Забившись в угол кабины, Рута угрюмо молчала. Когда на шоссе случался затор и машине приходилось останавливаться, молодая женщина вся сжималась. Она стыдилась людских взглядов. Ей казалось, что они всё знают и презирают ее.

4

Ночью с 26 на 27 июня к Силениеку в райком пришел неизвестный человек. Некоторые видели его раньше, но никто не знал, где он работает и как его зовут.

– Доложите товарищу Силениеку, что пришел Кирсис, – сказал он рабочегвардейцу, охранявшему вход в райком.

– По какому делу?

– Он знает.

Когда Андрею доложили о позднем посетителе, он отпустил помощников и, предупредив, чтобы никого не впускали, пока он будет занят разговором, велел позвать его.

Он запер дверь на ключ и сел рядом с Кирсисом на диван.

– Ну, что, друг? – спросил Андрей, ласково глядя на него. – Прежний уговор остается в силе?

Кирсис утвердительно кивнул головой.

– Я пришел проститься, Андрей… Неизвестно, удастся ли потом. Пришло время зарыться поглубже в землю.

– Верно, Роберт, тебе пора скрыться.

Они разговаривали полушепотом. Временами даже одними взглядами и жестами.

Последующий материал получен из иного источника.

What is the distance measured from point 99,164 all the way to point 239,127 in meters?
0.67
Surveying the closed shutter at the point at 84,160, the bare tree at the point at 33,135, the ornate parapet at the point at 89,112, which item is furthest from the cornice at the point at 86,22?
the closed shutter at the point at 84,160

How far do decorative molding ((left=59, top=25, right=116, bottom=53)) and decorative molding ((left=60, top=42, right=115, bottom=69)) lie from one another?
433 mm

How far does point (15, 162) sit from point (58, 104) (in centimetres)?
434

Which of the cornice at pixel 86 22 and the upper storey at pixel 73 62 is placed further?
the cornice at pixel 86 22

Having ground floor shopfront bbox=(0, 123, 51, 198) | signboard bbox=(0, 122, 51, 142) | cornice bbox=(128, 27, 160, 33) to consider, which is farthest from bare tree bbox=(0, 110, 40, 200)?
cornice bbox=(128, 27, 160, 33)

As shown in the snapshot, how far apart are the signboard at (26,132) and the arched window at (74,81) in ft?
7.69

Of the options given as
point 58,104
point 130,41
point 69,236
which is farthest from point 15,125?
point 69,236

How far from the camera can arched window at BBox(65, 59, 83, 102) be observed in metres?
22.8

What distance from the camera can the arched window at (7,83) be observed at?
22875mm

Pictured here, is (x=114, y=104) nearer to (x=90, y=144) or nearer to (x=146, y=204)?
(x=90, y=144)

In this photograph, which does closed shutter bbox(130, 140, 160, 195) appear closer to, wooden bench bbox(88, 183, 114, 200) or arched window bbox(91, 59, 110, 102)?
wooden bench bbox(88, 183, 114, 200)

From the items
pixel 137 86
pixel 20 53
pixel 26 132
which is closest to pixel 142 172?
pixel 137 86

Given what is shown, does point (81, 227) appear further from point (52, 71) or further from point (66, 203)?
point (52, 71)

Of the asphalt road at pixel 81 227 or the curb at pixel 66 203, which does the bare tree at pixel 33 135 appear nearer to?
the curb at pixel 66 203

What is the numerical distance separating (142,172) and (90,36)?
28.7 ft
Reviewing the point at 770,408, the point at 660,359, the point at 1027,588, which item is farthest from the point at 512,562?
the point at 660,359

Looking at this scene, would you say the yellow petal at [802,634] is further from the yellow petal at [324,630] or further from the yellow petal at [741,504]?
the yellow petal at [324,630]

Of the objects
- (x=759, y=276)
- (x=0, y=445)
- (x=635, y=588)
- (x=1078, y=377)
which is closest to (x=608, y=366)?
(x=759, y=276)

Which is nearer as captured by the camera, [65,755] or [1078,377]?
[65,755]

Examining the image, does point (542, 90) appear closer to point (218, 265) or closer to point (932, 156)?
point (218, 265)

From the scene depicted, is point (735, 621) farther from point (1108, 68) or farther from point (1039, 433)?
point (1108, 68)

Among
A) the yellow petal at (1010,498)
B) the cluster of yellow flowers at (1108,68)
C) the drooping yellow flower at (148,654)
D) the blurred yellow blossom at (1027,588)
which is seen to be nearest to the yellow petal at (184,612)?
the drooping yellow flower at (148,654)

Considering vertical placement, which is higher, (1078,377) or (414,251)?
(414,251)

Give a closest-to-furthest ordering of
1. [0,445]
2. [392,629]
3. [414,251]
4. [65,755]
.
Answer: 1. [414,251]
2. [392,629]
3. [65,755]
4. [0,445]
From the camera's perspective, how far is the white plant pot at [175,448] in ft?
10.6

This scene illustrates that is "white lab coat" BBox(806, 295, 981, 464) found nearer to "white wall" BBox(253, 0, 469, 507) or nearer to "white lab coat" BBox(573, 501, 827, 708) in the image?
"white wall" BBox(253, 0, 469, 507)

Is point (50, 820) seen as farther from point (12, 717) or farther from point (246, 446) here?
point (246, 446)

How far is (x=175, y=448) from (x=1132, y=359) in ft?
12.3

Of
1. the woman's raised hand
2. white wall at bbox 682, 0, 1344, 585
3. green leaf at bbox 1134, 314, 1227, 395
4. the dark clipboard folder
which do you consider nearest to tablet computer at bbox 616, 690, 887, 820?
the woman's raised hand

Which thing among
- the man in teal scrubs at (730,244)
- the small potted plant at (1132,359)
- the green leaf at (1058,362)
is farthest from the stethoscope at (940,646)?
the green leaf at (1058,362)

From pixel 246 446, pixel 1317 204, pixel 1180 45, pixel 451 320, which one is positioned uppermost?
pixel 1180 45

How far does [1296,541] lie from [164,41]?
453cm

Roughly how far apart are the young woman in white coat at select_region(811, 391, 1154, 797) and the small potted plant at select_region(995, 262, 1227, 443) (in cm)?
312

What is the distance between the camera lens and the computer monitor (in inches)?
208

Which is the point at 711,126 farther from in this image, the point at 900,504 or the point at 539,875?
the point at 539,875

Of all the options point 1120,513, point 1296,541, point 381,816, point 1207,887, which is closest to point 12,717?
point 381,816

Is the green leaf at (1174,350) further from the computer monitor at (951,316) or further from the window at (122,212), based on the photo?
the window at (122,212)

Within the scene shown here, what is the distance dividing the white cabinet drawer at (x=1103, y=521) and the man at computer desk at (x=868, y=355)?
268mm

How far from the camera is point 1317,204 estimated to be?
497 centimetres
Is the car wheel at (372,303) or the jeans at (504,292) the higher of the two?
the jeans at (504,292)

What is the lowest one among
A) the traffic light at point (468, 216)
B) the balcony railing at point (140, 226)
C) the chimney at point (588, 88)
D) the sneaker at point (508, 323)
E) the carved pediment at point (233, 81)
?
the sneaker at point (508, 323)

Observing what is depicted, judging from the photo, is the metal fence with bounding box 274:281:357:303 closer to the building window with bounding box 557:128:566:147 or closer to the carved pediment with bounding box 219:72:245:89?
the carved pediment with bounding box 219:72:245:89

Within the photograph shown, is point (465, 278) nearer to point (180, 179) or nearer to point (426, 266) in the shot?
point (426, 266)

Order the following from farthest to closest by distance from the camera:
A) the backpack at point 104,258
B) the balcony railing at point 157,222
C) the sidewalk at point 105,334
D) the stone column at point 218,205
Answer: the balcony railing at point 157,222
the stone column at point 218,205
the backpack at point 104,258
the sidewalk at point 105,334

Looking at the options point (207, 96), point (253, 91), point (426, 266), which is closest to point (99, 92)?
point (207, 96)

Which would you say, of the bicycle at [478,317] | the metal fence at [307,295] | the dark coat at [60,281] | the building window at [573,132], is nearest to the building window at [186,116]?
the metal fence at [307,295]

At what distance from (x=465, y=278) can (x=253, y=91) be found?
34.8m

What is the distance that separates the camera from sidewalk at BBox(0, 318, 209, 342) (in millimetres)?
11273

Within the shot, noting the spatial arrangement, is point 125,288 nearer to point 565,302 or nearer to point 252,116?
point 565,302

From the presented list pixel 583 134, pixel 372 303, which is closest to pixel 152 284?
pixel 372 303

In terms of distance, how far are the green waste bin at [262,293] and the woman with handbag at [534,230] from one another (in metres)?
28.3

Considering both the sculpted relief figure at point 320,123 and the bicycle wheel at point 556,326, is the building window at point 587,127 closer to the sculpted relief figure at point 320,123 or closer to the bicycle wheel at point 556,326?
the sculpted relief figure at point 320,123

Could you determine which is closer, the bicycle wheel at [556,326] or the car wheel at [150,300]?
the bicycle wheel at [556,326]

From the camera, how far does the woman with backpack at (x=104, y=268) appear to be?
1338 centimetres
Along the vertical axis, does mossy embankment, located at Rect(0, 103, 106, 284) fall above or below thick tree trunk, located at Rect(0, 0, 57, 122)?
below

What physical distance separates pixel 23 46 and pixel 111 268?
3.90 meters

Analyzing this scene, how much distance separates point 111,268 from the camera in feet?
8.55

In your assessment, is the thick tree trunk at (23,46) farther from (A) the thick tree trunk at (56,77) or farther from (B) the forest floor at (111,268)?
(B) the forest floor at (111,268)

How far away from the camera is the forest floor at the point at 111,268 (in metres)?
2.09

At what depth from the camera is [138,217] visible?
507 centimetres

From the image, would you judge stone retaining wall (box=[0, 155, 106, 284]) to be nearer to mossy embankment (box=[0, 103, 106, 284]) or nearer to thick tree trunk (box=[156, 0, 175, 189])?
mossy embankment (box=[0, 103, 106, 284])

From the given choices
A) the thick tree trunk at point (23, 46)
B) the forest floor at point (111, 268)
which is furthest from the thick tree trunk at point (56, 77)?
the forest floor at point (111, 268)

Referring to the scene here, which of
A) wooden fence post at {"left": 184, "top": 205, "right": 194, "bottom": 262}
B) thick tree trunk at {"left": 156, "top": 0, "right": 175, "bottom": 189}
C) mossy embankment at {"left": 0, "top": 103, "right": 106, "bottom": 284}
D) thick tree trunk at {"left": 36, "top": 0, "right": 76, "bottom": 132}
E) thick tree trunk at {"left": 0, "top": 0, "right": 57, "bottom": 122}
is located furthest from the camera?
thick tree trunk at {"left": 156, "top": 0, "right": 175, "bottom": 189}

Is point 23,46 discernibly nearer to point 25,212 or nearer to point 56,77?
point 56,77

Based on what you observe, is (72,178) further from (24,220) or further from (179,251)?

Оба голубоглазые, оба светловолосые, они даже чертами лица походили друг на друга, так что их можно было принять за братьев, только Силениек был на полголовы выше. Они и действительно были родственниками, но об этом никто не знал.

– Ты все уже получил? – спросил Силениек.

– Все, до последней мелочи. Передатчик спрятал в надежном месте, у лесника. Типографию мы вчера доставили на нашу Чиекуркалискую базу, а оружие и боеприпасы зарыты в дюнах.

– А как со средствами?

– Если экономно расходовать, хватит года на три, – двадцать золотых часов, кольца с бриллиантами и еще кое-какие ценные вещи. Но это на особые нужды. Как только начнем действовать – на себя заработаем. Кстати, опоздай мы немного, и драгоценности увезли бы. Эшелон государственного банка ушел вчера ночью.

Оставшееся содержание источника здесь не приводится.